Top CVE List for Q1 2021

The Threat Intelligence team at Fidelis Cybersecurity^® is in a continuous ARR (Anticipate, Research, Respond) loop. Our Real-Time Vulnerability Alerting Engine harnesses public data and applies proprietary data analytics to cut through the noise and get real-time alerts for highly seismic cloud vulnerability exposures and misconfigurations—making vulnerability fatigue a thing of the past. Since its first launch at BSidesSF we have made enormous improvements in our real-time vulnerability alerting engine. It has been humming and churning data ever since. Here is the most recent vulnerability report, including the top CVE list for the first quarter of 2021.

The X-axis for the CloudPassage Vulnerability Report graph represents each day of the first quarter from 1 Jan to 31 March 2021. The Y-axis represents the vulnerability trending quotient calculated by the engine (see the BSides presentation for more info). For simplicity, the Y-axis has been divided into four colors—Red, Orange, Yellow, and Green—which represent the criticality of each vulnerability. Each blue dot represents a vulnerability. Its placement on the X-axis represents the date on the timeline and placement on the Y-axis represents criticality (i.e., the vulnerability trending quotient). It’s possible for the same vulnerability to appear on multiple days, especially vulnerabilities with a high X-axis value.

Top CVE List for Q1

#1 CVE-2021-3156: Sudo Privilege Escalation to Root

The ‘sudo’ command allows users to run programs with the security privileges of another user. Due to this vulnerability, when running sudoedit with the flags -s or -i, the command will not result in an exit with an error, and the sudoers policy plugin will not remove the escape characters. This will result in it reading beyond the last character of a string and may allow attackers to run random commands.

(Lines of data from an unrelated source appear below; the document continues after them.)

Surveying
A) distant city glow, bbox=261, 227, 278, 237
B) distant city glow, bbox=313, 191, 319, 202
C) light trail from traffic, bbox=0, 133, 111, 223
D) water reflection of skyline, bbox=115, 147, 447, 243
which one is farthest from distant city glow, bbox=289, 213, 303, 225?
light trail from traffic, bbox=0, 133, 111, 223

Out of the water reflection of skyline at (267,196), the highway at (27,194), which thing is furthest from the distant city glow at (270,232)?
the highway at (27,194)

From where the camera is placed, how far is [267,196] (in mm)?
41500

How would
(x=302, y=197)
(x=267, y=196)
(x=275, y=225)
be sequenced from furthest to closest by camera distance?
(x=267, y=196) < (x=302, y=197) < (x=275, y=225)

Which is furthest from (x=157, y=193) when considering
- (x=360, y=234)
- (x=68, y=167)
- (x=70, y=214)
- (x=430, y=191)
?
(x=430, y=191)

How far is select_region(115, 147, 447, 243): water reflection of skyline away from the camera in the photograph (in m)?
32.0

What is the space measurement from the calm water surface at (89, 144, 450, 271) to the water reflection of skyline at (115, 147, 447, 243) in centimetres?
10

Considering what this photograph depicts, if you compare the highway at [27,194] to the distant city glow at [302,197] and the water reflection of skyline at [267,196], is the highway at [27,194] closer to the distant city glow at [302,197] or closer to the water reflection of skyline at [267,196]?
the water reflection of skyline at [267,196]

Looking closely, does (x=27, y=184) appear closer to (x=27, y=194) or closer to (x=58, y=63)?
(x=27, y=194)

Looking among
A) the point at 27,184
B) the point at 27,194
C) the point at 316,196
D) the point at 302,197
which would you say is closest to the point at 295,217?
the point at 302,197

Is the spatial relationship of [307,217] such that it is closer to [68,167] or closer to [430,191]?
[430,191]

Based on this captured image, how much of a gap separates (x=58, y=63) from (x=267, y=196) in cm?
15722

#2 CVE-2021-21972: vSphere Remote Code Execution Vulnerability in Server Plugin

A malicious actor with network access to port 443 may exploit this issue to execute commands with unrestricted privileges on the underlying operating system that hosts vCenter Server. A proof-of-concept exploit is available that demonstrates the use of this vulnerability.

#3 CVE-2021-22986: BIG-IP iControl REST Interface Unauthenticated Remote Command Execution

This vulnerability allows for unauthenticated attackers with network access to the iControl REST interface, through the BIG-IP management interface and self IP addresses, to execute arbitrary system commands, create or delete files, and disable services. A proof-of-concept code is available that demonstrates exploitations of this vulnerability.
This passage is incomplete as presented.